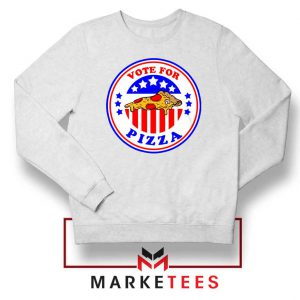 Vote For Pizza President Sweatshirt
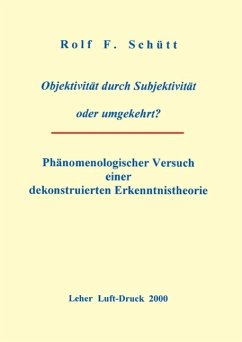 Objektivität durch Subjektivität oder umgekehrt ? (eBook, ePUB)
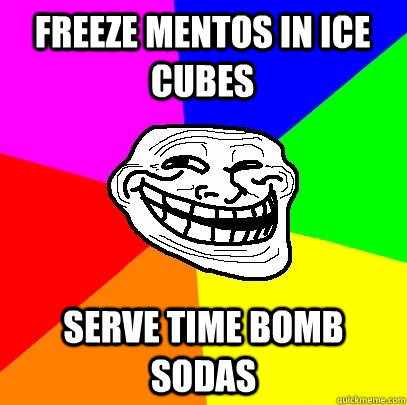 freeze mentos in ice cubes serve time bomb sodas - Troll Face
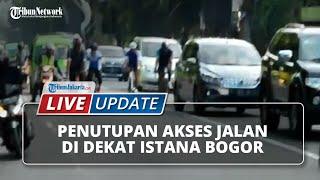 LIVE UPDATE: Penutupan Akses Pedestrian di Wilayah Istana Bogor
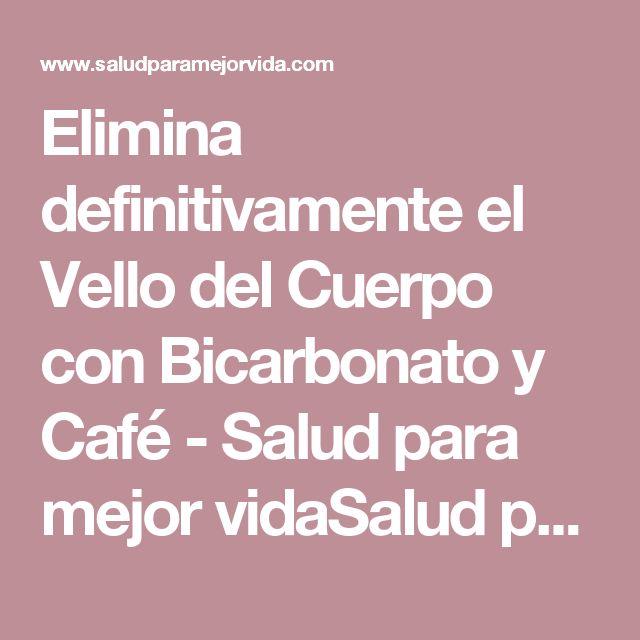 Elimina definitivamente el Vello del Cuerpo con Bicarbonato y Café - Salud para mejor vidaSalud para mejor vida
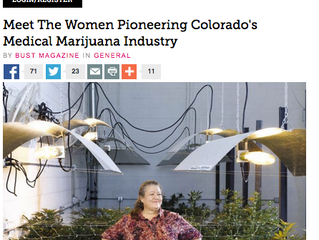 "Bust Magazine: ""Up In Smoke: Female 'ganja-prenuers' are taking Colorado's newly le"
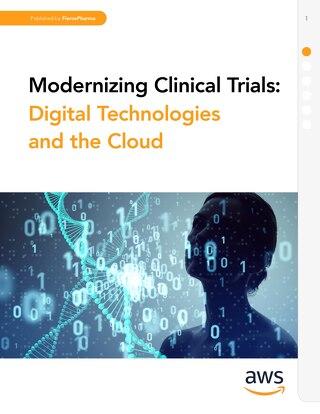 Life Sciences - FiercePharma Whitepaper: Modernizing Clinical Trials: Digital Technologies and the Cloud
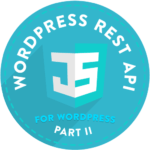 JavaScript for WordPress Part 2 - WordPress REST API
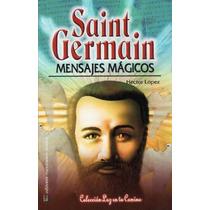 Saint Germain Mensajes Mágicos / Metafisica
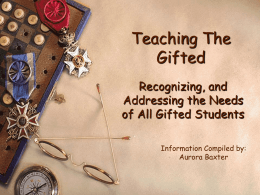Intellectual Characteristics of the Gifted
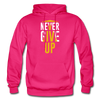 Never Give Up - fuchsia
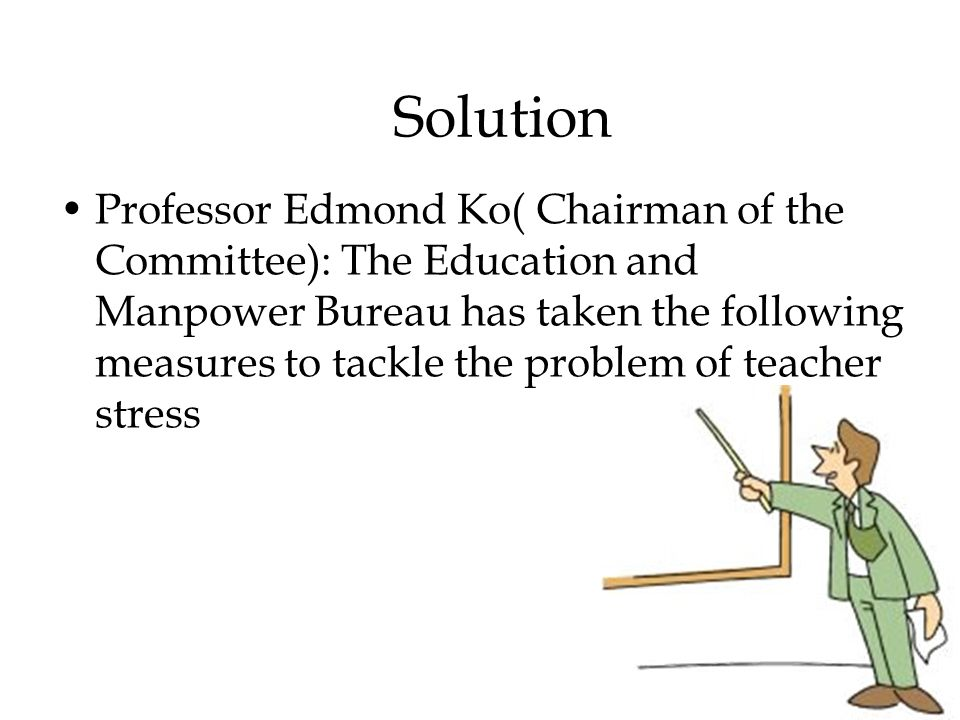 Solution Professor Edmond Ko( Chairman of the Committee): The Education and Manpower Bureau has taken the following measures to tackle the problem of teacher stress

= Exercise prompt =
Your output should be the lines above from the one that contains "Objektivität durch Subjektivität" through the one that contains "LIVE UPDATE: Penutupan", word for word, with pictures left out.

= Answer space =
 Objektivität durch Subjektivität oder umgekehrt ? (eBook, ePUB)
 freeze mentos in ice cubes serve time bomb sodas - Troll Face
 LIVE UPDATE: Penutupan Akses Pedestrian di Wilayah Istana Bogor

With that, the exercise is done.